* [TEXTE À LIRE]
Envie de revoir et d’écouter Françoise Sagan ? Disparue en 2004, celle qui restera pour toujours, dans l’esprit du public, la jeune auteure, bourrée de talent, de Bonjour tristesse et de tant d’autres livres, fausse dilettante au phrasé impatient, accro aux voitures de sport, élégante, diserte et subtile, sera à Singapour le 3 juin, au théâtre de l’Alliance française. Perruque blonde, décor restreint et lumière tamisée, Caroline Loeb, chanteuse, comédienne, auteure et metteur en scène lui prête son corps et sa voix, dans une interprétation toute en intériorité qui offre au public de précieux et délicieux moments de conversation intime.
« Si tout était à recommencer, je recommencerais bien sûr, en évitant quelques broutilles : les accidents de voiture, les séjours à l’hôpital, les chagrins d’amour. Mais je ne renie rien. »
« Je ne renie rien - Entretiens 1955-1992 », par Françoise Sagan.
Lepetitjournal.com: Comment est né ce spectacle ?
Caroline Loeb - On m’a offert un jour ce recueil d’entretiens de Françoise Sagan qui couvre une période allant de 1955 à 1992. J’ai été subjuguée. J’aimais bien le personnage Sagan, celle qu’on voyait à Apostrophes. J’aimais bien sa marionnette des Guignols et j’avais vu l’interview de Desproges. Ce qui était saisissant avec le texte de ces interviews, c’était l’intelligence, la drôlerie, la finesse. C’est un coup de foudre qui m’est tombé dessus sans que je m’y attende. Elle a un côté rock, une liberté particulière.
De quoi parle Françoise Sagan?
Elle parle de beaucoup de choses. Elle parle essentiellement d’écriture, d’amour, de la mort. Ce n’est pas Sagan par la petite lorgnette. Dans ces entretiens, elle parle de son enfance qui explique son amour absolu de la littérature. Françoise Sagan lisait énormément. Sa libraire dit qu'elle lisait aussi vite qu’elle parlait, qu’elle venait dans sa librairie et qu’elle repartait avec des sacs de livres. Françoise Sagan voit au-delà des masques, au-delà des apparences. Elle raconte le choc qu’a représenté pour elle le fait de voir une femme tondue, la réaction outragée de sa mère devant la violence et la cruauté dont cette femme était victime et comment cette expérience lui a fait réaliser que le bien et le mal n’étaient pas des notions aussi simples qu’elle le pensait. Elle parle très bien de son rapport à l’argent. Elle dit aussi des choses très intéressantes sur la télévision, sur la sexualité... Elle dit qu’on parle trop de sexualité. On vit dans un monde avec beaucoup de vulgarité et d’obscénité. Elle dit aussi que la société vole le temps des gens. Que dirait-elle aujourd’hui !

* [DONNÉES FOURNIES]
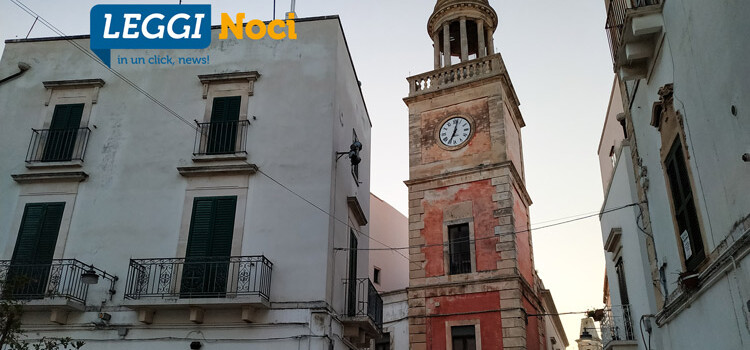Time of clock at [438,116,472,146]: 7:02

---

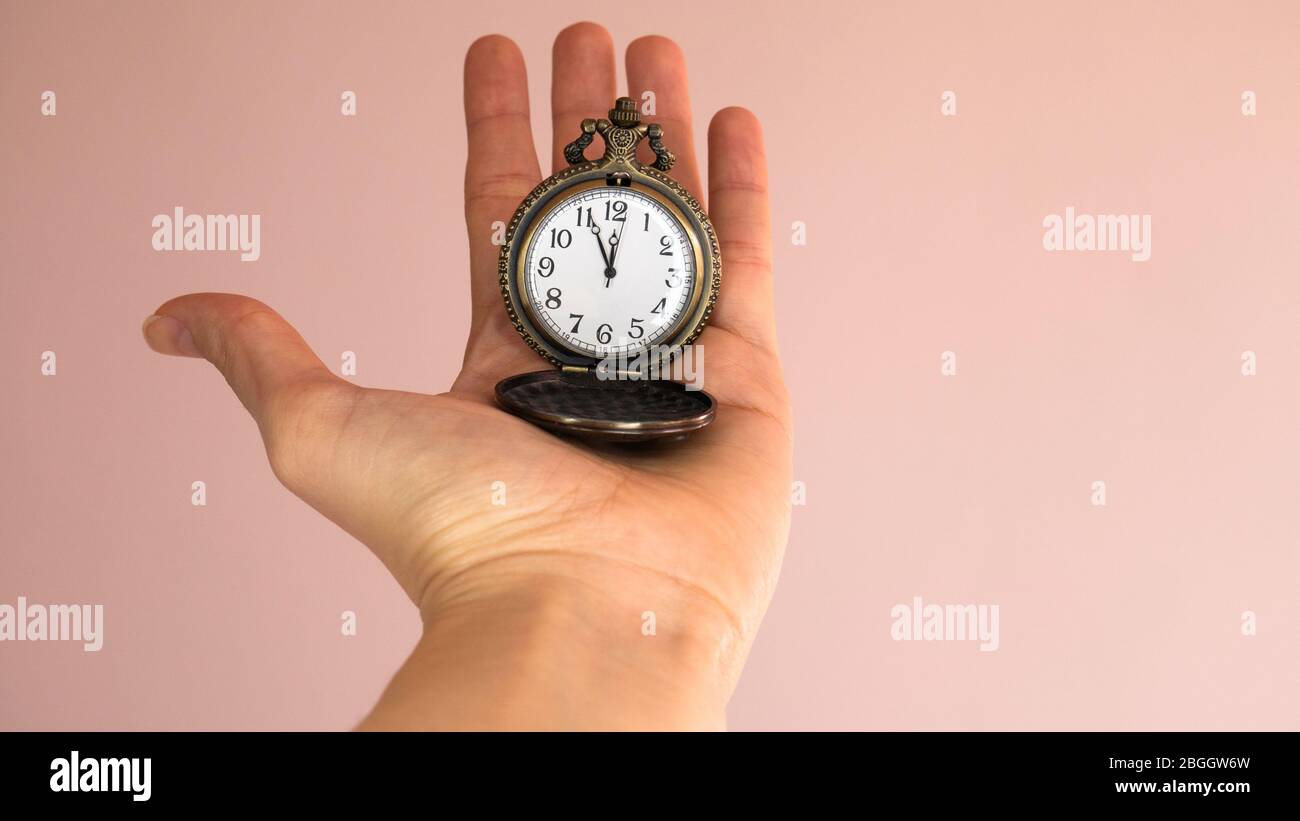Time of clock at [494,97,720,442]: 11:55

* * *

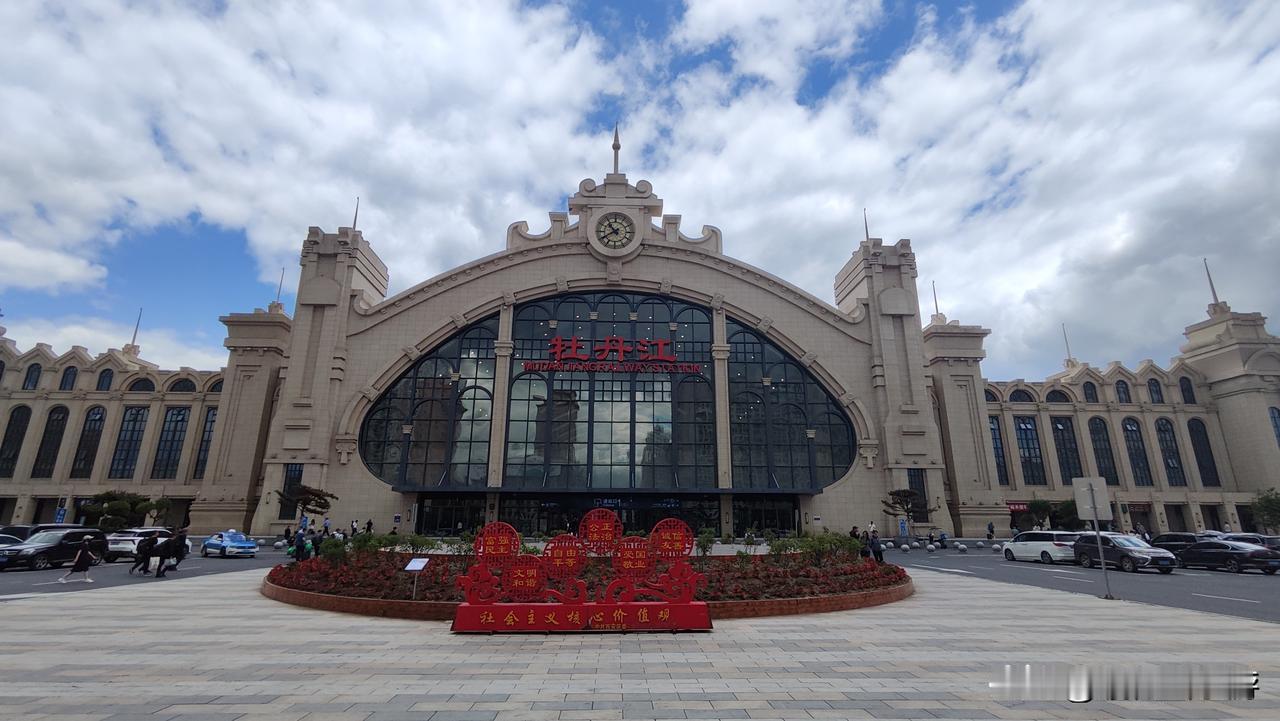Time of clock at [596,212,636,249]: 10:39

* [VOTRE TÂCHE]
Reproduisez fidèlement le passage du texte sur le spectacle consacré à Françoise Sagan qui va de « Lepetitjournal.com: Comment est » jusqu'à « parle Françoise Sagan? » inclus.

* [RÉSULTAT ATTENDU]
Lepetitjournal.com: Comment est né ce spectacle ?
Caroline Loeb - On m’a offert un jour ce recueil d’entretiens de Françoise Sagan qui couvre une période allant de 1955 à 1992. J’ai été subjuguée. J’aimais bien le personnage Sagan, celle qu’on voyait à Apostrophes. J’aimais bien sa marionnette des Guignols et j’avais vu l’interview de Desproges. Ce qui était saisissant avec le texte de ces interviews, c’était l’intelligence, la drôlerie, la finesse. C’est un coup de foudre qui m’est tombé dessus sans que je m’y attende. Elle a un côté rock, une liberté particulière.
De quoi parle Françoise Sagan?